Dr. Scott Belck was born in 1966 in Morgantown, West Virginia at the height of the Great Depression, which, like most things to West Virginia, arrived late. Belck’s upbringing and early musical career were beset with challenges and fraught with obstacles such as when Belck’s father would often return home after a night of heavy drinking and frantically administer CPR in an attempt to revive his young son who was at the time only sleeping. There is general agreement within the trumpet community that these early incidents contributed greatly to Belck’s legendary lung capacity and phrasing and may also explain why Belck is the only trumpeter on record to successfully incorporate an electronic tuner, metronome, and defibrillator into his regular practice regimen.

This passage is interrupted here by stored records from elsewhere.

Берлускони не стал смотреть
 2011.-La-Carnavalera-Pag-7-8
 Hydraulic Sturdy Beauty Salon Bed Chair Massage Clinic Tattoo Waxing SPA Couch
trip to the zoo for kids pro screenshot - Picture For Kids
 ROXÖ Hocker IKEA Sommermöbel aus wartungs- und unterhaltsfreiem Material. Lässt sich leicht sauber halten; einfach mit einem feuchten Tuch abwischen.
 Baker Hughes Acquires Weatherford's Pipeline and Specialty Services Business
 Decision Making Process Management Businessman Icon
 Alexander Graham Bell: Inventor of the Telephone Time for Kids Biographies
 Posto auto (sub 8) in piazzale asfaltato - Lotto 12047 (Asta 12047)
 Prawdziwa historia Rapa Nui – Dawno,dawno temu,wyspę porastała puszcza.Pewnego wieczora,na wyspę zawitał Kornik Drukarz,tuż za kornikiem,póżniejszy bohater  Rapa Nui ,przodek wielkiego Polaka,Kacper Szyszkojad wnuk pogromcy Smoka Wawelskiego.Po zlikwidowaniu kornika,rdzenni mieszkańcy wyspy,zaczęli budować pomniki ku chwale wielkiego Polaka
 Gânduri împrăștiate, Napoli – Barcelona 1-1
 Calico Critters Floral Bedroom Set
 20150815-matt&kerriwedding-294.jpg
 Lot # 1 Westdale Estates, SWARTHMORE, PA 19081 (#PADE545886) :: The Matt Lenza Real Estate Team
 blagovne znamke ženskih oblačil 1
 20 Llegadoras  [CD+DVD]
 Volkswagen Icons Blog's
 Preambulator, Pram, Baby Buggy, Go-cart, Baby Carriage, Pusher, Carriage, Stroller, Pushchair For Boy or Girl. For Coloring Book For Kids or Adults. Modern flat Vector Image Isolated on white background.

Belck’s early musical studies were primarily through correspondence courses and match book covers and it was not until his 10th year that he was able to acquire a private instructor, the venerable Italian cornetist Endo Paramecium who had moved to Morgantown as part of the government’s newly instituted witless protection program. Studies with Maestro Paramecium were inspirational, as well as a source of great frustration, because the wily old master insisted on beginning each daily lesson with three rounds of bare-knuckle boxing followed by a lunch of diluted prosecco, potted ham, figs, and string cheese. Belck’s prodigious lip strength and power can be traced back to these formative lessons.
At the age of 12, his parents enrolled him in Saint Huckleberry’s Conservatoire for the Deaf, the only locally available outlet for advanced musical studies, where Belck consistently failed to distinguish himself amongst his hearing impaired schoolmates despite possessing nearly perfect hearing and relative pitch on Wednesdays and alternate weekends. Musical and academic struggles thus continued until his great breakthrough midway through his 18th year. There is some speculation that this ostensibly inexplicable development corresponded to the purchase of his first cornet mouthpiece, though the jury is still out on that account. Regardless, the details of the remainder of Belck’s career have etched themselves into the public consciousness, except in the instances where the courts have sealed the records.
Today, Belck enjoys his reputation as the “Absentee Father of the Modern American Lip Slur.” His first book “Modern Flexibilities for Brass” has quickly become one of the most popular sarcastic lip slur books in the lower South Central Ohio River Valley region and a staple of studio teachers everywhere who tend not to read the customer reviews prior to ordering on Amazon.